Comment 7 for bug 1350766

Revision history for this message

Michael Steffens (michael-steffens-b) wrote on 2014-08-12:

A vulnerability exploited by normal user behavior (such as putting load on a system), that can be used to cause corruption across different user instances I'd even be more concerned about, than something that needs special actions. On the other hand, modulating the load in manner that a specific corruption (such as selectively dropping chunks), would require very sophisticated actions, I agree.

Nevertheless, yesterday, after a regular Ubuntu nova-compute update reverted my local fix to defective behavior, I observed a new variant of corruption: A new snapshot booted fine, but then exposed filesystem errors. After redoing the whole exercise using the same image after reapplying the fsync patch, everything was fine.

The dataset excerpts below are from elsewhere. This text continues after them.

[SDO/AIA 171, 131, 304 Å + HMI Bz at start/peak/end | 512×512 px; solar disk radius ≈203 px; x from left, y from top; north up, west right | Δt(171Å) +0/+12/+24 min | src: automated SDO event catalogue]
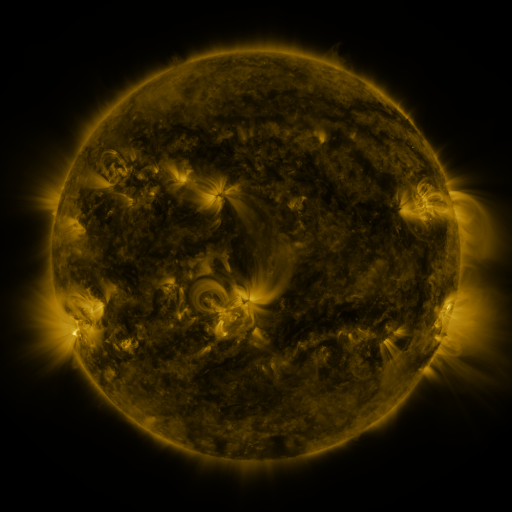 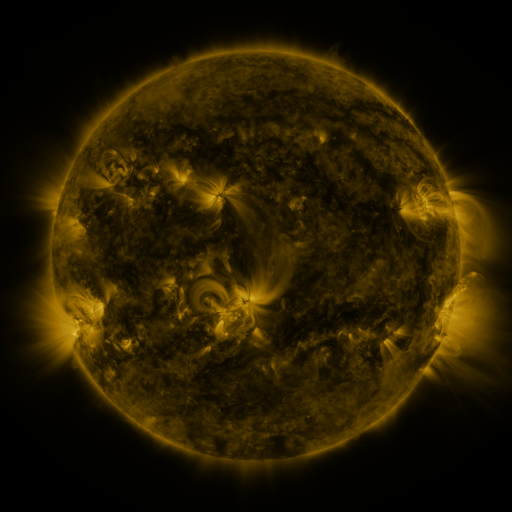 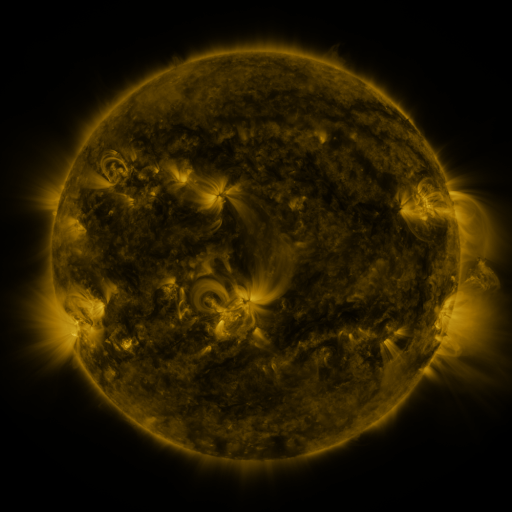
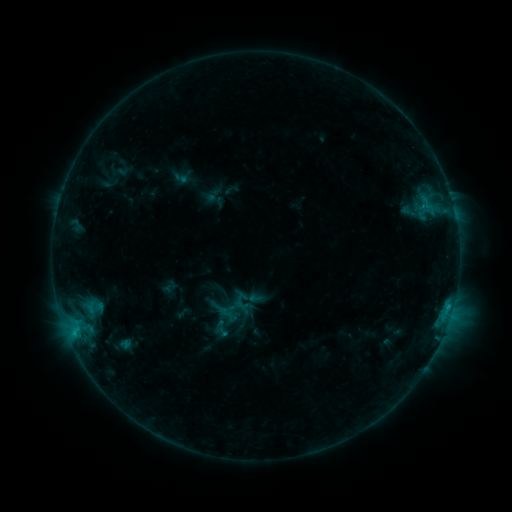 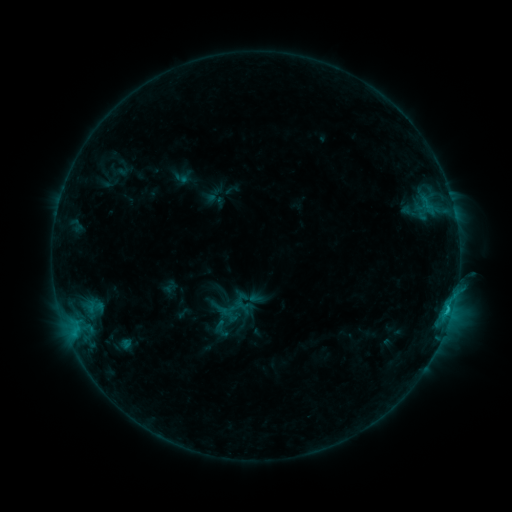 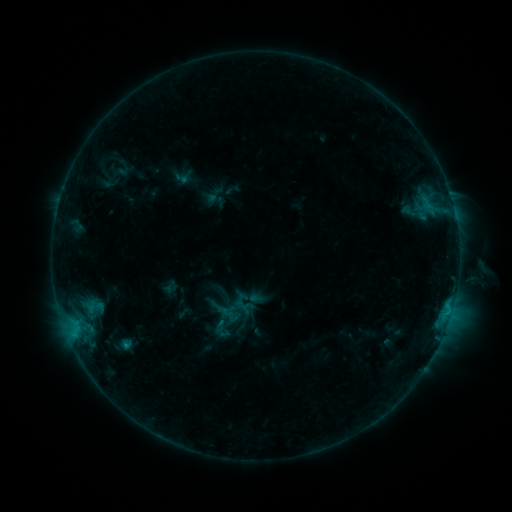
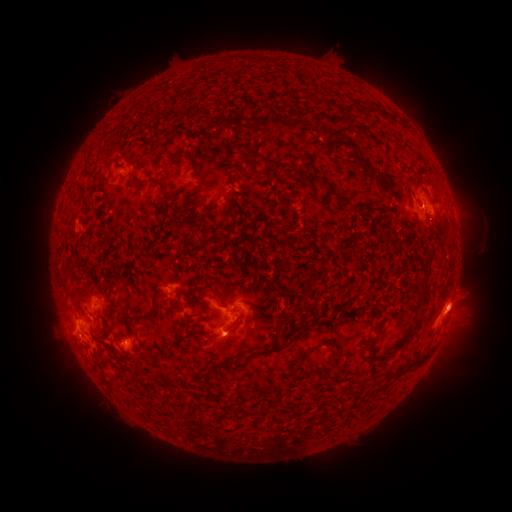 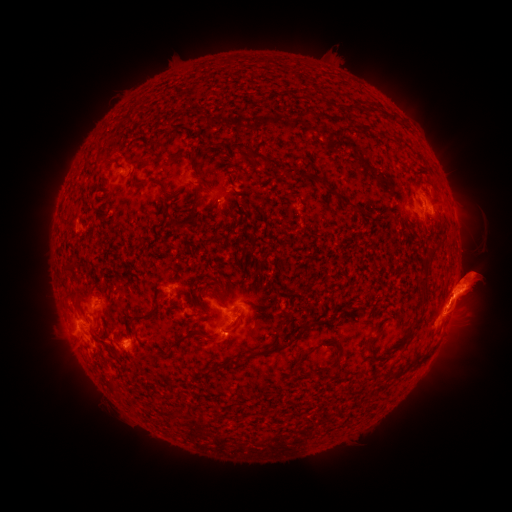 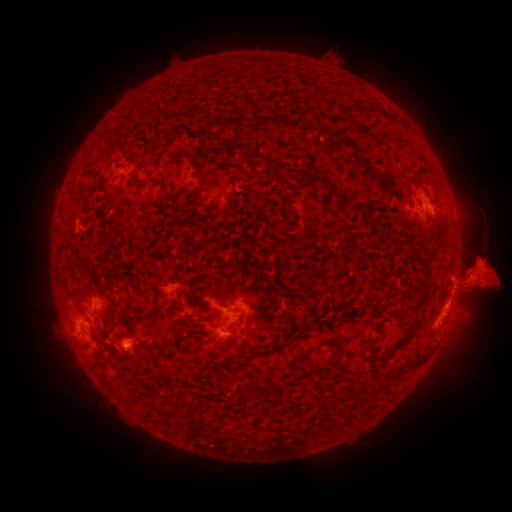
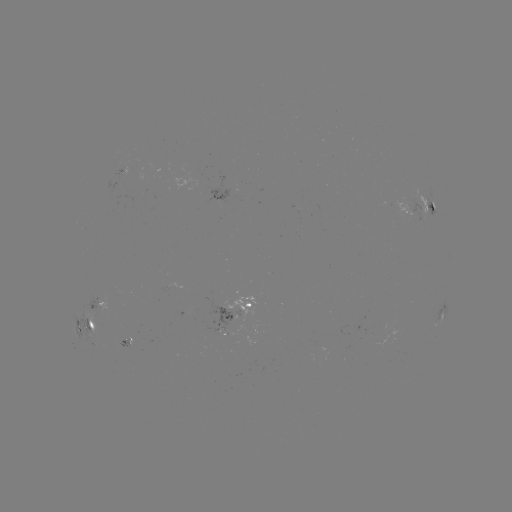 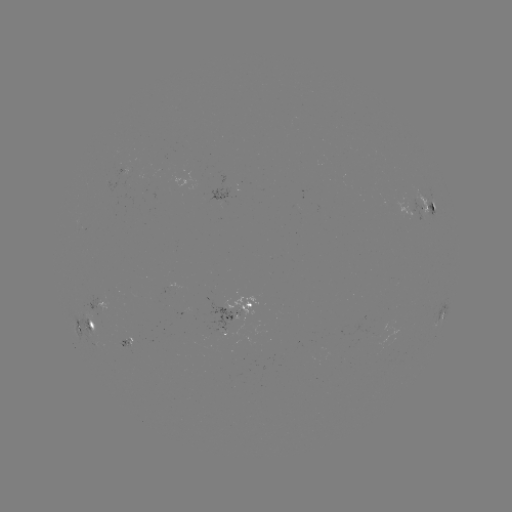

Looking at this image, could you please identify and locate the C1.1 flare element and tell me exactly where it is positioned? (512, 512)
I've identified C1.1 flare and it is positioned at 447,309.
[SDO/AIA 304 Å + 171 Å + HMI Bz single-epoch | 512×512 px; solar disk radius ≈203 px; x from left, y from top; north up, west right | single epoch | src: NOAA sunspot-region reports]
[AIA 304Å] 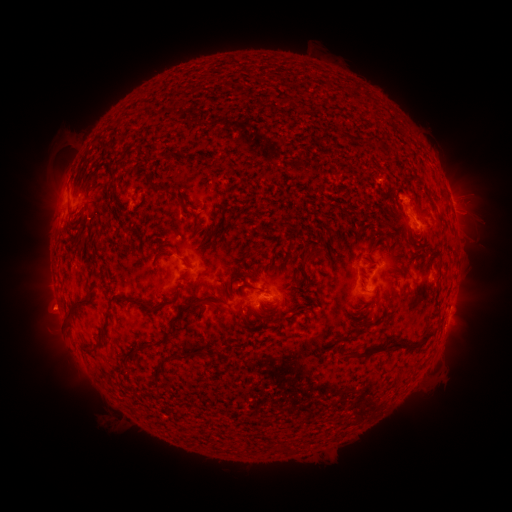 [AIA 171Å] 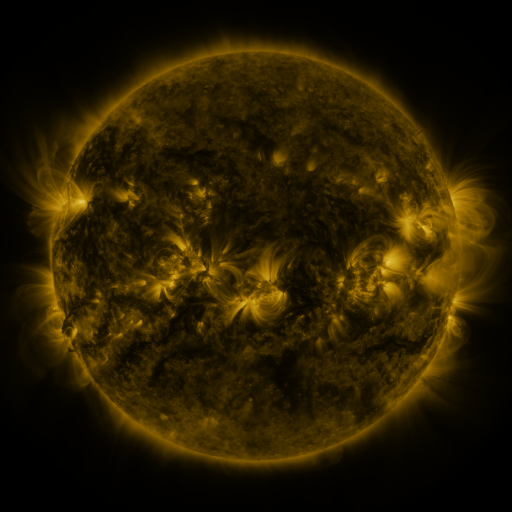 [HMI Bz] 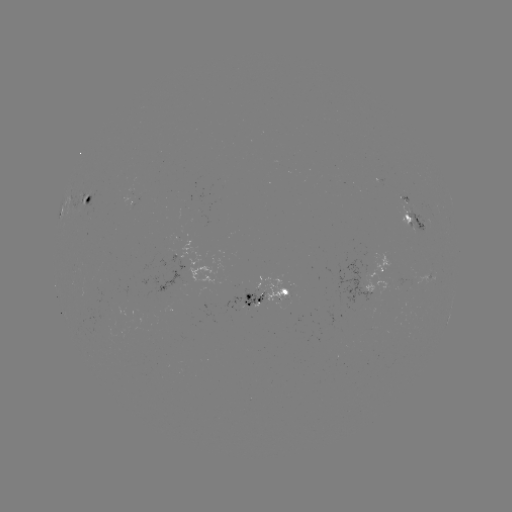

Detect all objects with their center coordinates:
spotted active region: (88, 200)
spotted active region: (451, 200)
spotted active region: (413, 218)
spotted active region: (385, 264)
spotted active region: (431, 275)
spotted active region: (272, 297)
spotted active region: (449, 313)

I wouldn't be surprised if such issues do already surface in production now and then (less frequent than in my environment, though), but are then blamed on guest OS issues instead. Let me illustrate.:

This is how it looks to the end user: Take a snapshot, launch, fails. Launch the same snapshot again, fails the same way. Looks like the snaphost itself is defective, doesn't it? Most suspected: the filesystem has been in inconsistent state when doing the snapshot. So let's do a new snapshot. And indeed that either works, or fails consistently in a different way than the first.

Who wouldn't conclude that it's the guest OS or the way the snapshot is done (nothing OpenStack could do anything about) that is at fault, rather than the image being corrupted after download from glance, and then cached?

Is there anything I can provide to get this ticket out of the incomplete and unassigned state?